### Passage for review
┏━━
Glyphs are the other part of crafting and I decided to cover them after runes since they impact specific affixes not broad change to the entire item. There are a few edge cases but largely in order to use a Glyph you will need Forging Potential, Available Affix Shards of a given type, and an Affix that is less than T5 aka the maximum level that you can craft on. Let’s talk through the various options.

  • Glyph of Hope
    • Let’s start off with the best glyph, aka the one you are probably going to want to use every single time you do any crafting. Using a Glyph of Hope while upgrading an affix gives you a 25% chance to use zero forging potential. The more upgrades that you can get for free, the more wiggle room you have on an item to perfect it. If I am just grinding a stat up to T5 I am going to be using one of these and the 25% roll is independent of the normal “critical” crafting process allowing you to both get it for free and get a bonus stat level at the same time.
  • Glyph of Chaos
    • While there is no true equivalent to the Chaos Orb from Path of Exile, this is probably the closest that exists. The Glyph of Chaos essentially allows you to replace any affix on an item with a random affix that is possible to roll on that item. It will also raise the Tier of that affix slot by one, therefore placing a limit on the number of times you can attempt to reroll an affix. This is really a yolo move for an item that has three great affixes, but one that is meaningless to your build. Sometimes you luck out and get something good… worst case is you just get a different stat that is meaningless. Unlike POE, I don’t really know of any times when a single stat line can brick your build.
┗━━
### Check your understanding
1. From the glyph crafting guide, write out everything from "Glyphs are the" down to "the various options.".
2. According to the glyph crafting guide, what chance of using zero forging potential does a Glyph of Hope give when upgrading an affix?

### Data to examine
┏━━
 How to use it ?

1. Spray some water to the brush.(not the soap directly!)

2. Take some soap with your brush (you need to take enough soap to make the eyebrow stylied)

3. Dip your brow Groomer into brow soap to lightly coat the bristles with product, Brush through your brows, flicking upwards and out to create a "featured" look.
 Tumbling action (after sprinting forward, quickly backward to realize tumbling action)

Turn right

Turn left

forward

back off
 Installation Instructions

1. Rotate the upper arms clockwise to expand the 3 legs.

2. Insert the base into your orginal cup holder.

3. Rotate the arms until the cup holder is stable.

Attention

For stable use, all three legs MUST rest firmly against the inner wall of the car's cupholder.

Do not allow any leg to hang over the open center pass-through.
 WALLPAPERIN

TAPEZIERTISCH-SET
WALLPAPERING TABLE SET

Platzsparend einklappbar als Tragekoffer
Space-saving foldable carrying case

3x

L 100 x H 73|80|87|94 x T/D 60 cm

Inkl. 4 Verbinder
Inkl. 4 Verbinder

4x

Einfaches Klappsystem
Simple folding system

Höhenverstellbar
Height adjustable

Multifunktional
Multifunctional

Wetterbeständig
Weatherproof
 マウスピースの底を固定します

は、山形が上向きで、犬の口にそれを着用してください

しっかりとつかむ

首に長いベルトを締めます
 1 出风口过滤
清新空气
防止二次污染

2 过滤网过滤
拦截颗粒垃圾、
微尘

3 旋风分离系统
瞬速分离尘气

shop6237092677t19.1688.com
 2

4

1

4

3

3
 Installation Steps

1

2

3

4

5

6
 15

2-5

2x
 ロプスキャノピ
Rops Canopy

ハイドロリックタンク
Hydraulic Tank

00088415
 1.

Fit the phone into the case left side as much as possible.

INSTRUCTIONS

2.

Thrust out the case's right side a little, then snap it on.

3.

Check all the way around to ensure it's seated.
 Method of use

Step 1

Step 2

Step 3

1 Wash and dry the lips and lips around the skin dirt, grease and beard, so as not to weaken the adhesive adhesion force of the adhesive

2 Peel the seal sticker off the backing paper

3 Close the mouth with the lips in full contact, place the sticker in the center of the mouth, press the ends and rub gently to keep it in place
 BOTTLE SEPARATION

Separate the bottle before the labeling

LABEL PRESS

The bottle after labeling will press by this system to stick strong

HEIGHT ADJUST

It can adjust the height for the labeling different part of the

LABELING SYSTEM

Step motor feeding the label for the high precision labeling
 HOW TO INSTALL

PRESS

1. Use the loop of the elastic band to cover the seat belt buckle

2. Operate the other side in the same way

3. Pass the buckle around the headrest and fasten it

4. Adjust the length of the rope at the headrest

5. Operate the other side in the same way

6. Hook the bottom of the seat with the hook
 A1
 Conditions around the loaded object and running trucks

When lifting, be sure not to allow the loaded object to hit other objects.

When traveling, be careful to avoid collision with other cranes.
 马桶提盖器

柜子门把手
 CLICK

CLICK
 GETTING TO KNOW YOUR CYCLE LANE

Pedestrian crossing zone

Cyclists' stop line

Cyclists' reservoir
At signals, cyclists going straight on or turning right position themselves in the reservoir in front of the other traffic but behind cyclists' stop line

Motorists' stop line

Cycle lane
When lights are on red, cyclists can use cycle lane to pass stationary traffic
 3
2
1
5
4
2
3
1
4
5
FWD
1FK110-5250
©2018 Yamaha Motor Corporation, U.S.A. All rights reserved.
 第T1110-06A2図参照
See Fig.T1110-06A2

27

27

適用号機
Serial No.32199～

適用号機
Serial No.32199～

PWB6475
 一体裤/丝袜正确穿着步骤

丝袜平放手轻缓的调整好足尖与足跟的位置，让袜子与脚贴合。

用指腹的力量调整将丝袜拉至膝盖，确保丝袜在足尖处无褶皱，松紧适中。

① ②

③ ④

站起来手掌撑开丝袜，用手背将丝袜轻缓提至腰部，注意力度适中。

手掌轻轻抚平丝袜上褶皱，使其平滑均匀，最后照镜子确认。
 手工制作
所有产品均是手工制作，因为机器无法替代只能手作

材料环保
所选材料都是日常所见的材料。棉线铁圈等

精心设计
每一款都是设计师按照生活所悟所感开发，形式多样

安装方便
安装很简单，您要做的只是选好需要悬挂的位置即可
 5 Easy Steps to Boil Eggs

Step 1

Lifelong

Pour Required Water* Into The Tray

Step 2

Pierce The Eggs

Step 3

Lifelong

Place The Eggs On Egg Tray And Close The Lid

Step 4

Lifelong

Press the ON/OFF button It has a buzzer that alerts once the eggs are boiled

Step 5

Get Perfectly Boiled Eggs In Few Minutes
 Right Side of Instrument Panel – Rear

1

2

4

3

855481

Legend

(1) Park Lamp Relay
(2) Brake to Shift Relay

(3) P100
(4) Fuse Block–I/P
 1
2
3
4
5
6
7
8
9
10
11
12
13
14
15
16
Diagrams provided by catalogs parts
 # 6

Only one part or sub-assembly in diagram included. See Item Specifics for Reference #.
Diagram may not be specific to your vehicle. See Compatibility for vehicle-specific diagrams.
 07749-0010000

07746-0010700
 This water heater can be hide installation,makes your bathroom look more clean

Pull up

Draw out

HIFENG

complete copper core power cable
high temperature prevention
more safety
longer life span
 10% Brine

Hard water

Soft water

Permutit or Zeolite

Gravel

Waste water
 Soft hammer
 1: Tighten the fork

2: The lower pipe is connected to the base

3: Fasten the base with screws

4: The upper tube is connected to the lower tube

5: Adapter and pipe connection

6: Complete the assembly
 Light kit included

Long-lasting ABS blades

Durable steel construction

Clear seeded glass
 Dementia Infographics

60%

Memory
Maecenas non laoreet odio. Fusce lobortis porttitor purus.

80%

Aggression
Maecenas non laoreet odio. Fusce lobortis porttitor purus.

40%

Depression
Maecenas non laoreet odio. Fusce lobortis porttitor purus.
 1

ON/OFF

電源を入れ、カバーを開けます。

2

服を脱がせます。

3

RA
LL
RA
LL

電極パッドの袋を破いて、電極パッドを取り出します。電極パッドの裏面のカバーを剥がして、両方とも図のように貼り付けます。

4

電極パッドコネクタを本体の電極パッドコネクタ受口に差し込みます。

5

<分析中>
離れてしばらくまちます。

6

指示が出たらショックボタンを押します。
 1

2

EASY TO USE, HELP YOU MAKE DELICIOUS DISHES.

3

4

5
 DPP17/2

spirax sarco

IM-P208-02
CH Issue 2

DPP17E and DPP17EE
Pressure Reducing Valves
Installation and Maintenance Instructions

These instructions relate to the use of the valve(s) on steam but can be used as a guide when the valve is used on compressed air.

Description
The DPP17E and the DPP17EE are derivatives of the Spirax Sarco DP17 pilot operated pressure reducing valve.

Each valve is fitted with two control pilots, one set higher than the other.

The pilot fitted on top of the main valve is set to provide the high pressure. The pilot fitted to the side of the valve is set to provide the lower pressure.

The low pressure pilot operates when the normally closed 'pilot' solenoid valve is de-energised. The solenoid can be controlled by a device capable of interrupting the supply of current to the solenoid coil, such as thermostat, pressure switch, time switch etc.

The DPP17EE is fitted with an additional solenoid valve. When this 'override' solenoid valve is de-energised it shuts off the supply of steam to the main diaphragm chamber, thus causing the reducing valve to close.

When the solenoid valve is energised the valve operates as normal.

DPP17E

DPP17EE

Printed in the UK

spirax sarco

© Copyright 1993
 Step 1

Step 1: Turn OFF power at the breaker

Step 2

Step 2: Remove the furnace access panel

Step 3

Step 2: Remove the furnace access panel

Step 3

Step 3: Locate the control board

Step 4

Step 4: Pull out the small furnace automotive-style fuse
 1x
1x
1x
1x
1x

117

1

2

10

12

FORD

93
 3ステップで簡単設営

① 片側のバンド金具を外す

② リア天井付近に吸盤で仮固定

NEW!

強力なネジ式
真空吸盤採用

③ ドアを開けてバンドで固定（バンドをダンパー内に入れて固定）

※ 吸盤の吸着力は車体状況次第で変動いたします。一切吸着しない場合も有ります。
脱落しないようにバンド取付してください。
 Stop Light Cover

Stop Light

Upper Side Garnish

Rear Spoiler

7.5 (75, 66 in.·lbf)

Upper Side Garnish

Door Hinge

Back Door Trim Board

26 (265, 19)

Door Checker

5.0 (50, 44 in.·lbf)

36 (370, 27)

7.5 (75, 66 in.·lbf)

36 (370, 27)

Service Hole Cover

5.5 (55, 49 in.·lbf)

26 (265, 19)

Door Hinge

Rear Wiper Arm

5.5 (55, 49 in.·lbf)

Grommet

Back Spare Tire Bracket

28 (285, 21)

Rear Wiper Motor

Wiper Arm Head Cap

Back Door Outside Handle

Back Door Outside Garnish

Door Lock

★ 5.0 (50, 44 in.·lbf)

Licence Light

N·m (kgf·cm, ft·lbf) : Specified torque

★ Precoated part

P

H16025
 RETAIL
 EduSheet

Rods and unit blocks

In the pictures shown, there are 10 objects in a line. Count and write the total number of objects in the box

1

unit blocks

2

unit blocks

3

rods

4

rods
┗━━
### Task-by-task solutions
1.
Glyphs are the other part of crafting and I decided to cover them after runes since they impact specific affixes not broad change to the entire item. There are a few edge cases but largely in order to use a Glyph you will need Forging Potential, Available Affix Shards of a given type, and an Affix that is less than T5 aka the maximum level that you can craft on. Let’s talk through the various options.

2. A 25% chance.